Why did this last scaling cause such a big performance gain? We have no idea. It wasn’t until these results were published that we knew an LLM could perform so well on this task. Now we know there’s a jump in performance for this specific architecture with models between 62 billion and 540 billion parameters. This begs the question, What would happen if we made an even bigger one? Presumably, it would be even better, but how much better? We don’t know.
It’s hard to say where LLMs will go from here, especially as they relate to AGI. Are they a step on the path towards AGI? Many steps? Are the paths nearly the same? Or does the LLM path diverge and start leading away from AGI? I’ve argued before that we will need fundamental breakthroughs to achieve true AGI and I still think that’s right. But can a non-AGI LLM still do 20% of the tasks we want AGI for? 50%? 100%?
No matter the relationship between LLMs and AGI, I think we can learn a lot about AGI from what we’ve seen so far. The main lesson might be that as we approach making AGI, it’s almost assured that we won’t know its true capabilities beforehand. In fact, we probably won’t know we’ve built a true AGI until after we’ve built it (and are likely to fool ourselves many times in the interim).
True AGI, if we can build it, will have a transformative impact on society. Not only that, but the transformation is likely to happen so quickly that it will test humanity’s limit for how much change we can tolerate in a short time. The Agricultural Revolution took millennia. The Industrial Revolution centuries. The Information Revolution, only decades. What if the AI Revolution takes merely a few years?
If we were on the brink of a seismic shift, would we know? I think people assume that we would, but I’m not so sure. Once we’ve grown accustomed to things being a certain way, it’s hard to imagine a radical change, even if we know the world has radically changed many times before. What does it look like to stand on an exponential curve? If you did and looked to either side, it would probably look linear. It’s not until it’s over that you can step back and exclaim about how obviously exponential the entire period was. I’m not confident that if it were close I would realize it.
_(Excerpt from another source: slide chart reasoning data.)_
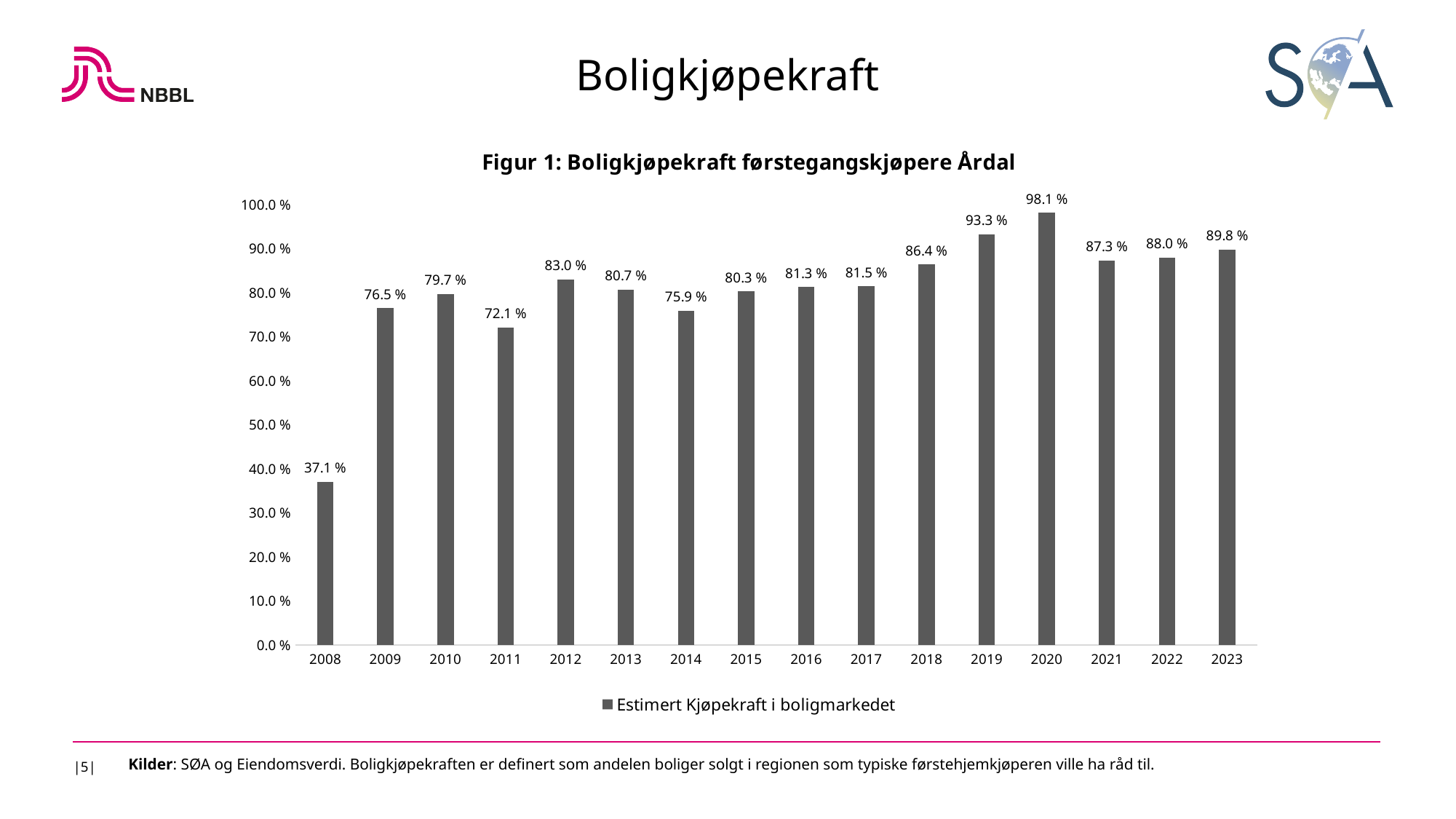
What is the difference between the values for 2020 and 2019? 4.8 % What kind of chart is shown? bar chart How many years are shown on the x axis? 16 What is the value for 2020? 98.1 % Is the value for 2018 greater or less than 80.0 %? greater How many series does the legend list? 1 Which is larger, the value for 2011 or the value for 2014? 2014 What is the value for 2023? 89.8 % Which year has the highest value? 2020 Which year has the lowest value? 2008 What is the value for 2008? 37.1 % What is the legend entry for the series? Estimert Kjøpekraft i boligmarkedet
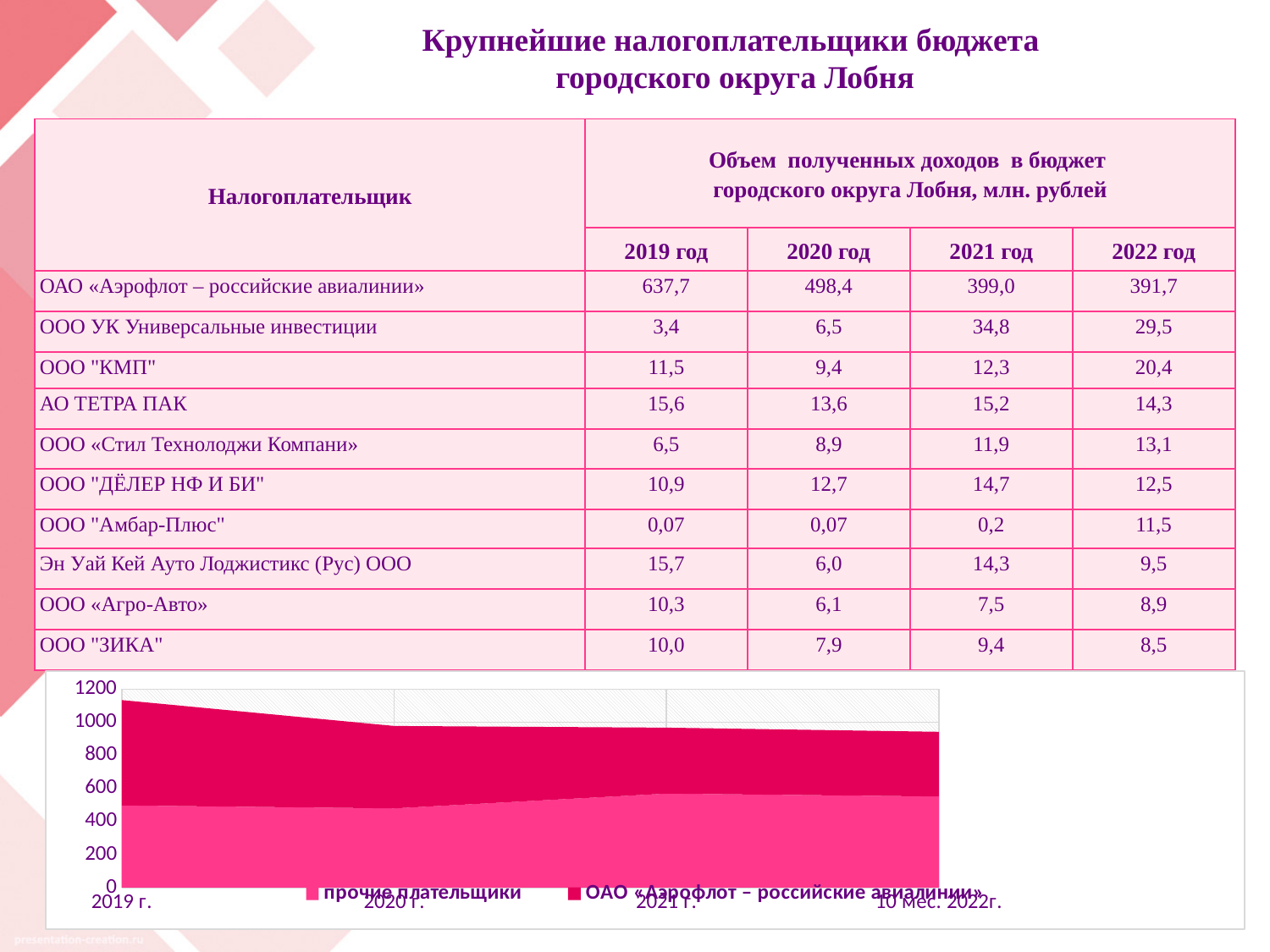
Is the value for прочие плательщики in 2019 г. greater or less than 600? less Does the total stacked value rise or fall from 2019 г. to 10 мес. 2022г.? fall Is the total stacked value for 2019 г. greater or less than 1000? greater Which period has the highest total stacked value in the chart? 2019 г. Is the value for прочие плательщики in 2021 г. greater or less than 400? greater What is the label of the last period on the x axis of the chart? 10 мес. 2022г. How many periods are plotted along the x axis of the chart? 4 How many series does the legend of the chart list? 2 What kind of chart is shown at the bottom of the slide? area chart What are the two series named in the chart legend? прочие плательщики; ОАО «Аэрофлот – российские авиалинии» Which is larger, the total stacked value for 2019 г. or for 2021 г.? 2019 г.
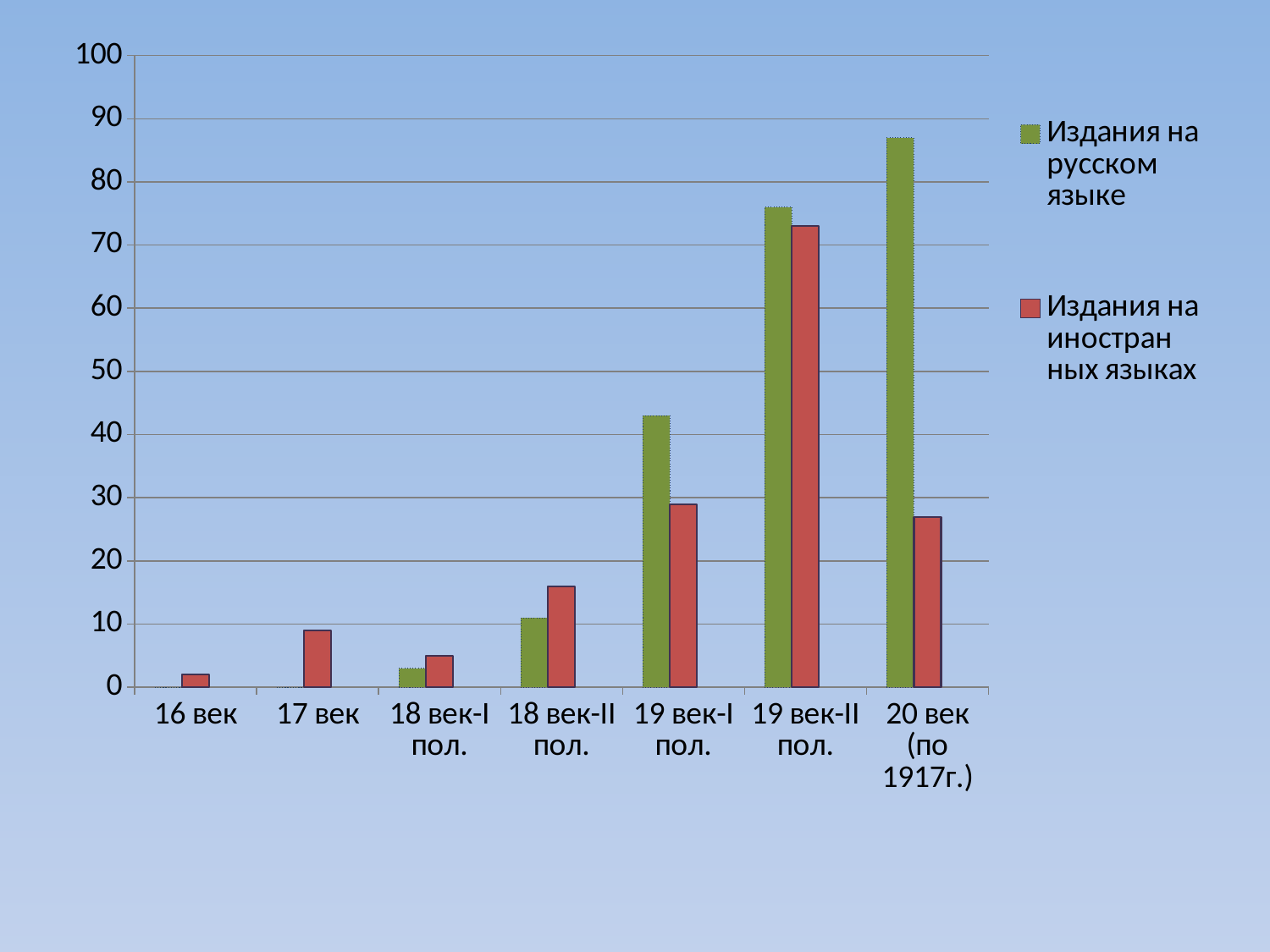
How many categories are shown on the x axis? 7 Do the values for Издания на русском языке rise or fall from 16 век to 20 век (по 1917г.)? rise Which category has the highest value for Издания на иностранных языках? 19 век-II пол. Is the value for Издания на русском языке in 20 век (по 1917г.) greater or less than 80? greater Is the value for Издания на русском языке in 19 век-I пол. greater or less than 40? greater How many series does the legend list? 2 Which category has the lowest value for Издания на иностранных языках? 16 век Which category has the highest value for Издания на русском языке? 20 век (по 1917г.) Is the value for Издания на иностранных языках in 20 век (по 1917г.) greater or less than 30? less What kind of chart is shown on the slide? bar chart In 20 век (по 1917г.), which series has the larger value: Издания на русском языке or Издания на иностранных языках? Издания на русском языке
It’s hard to look at PaLM and know what will happen next. Lines extend in many directions and where these lines end is hard to say. How far they go and what other lines they intersect with is unclear. It seems almost certain that some of them will converge onto something big. There’s no telling how close we are. The only thing we know is that with each day we are that much closer to whatever happens next.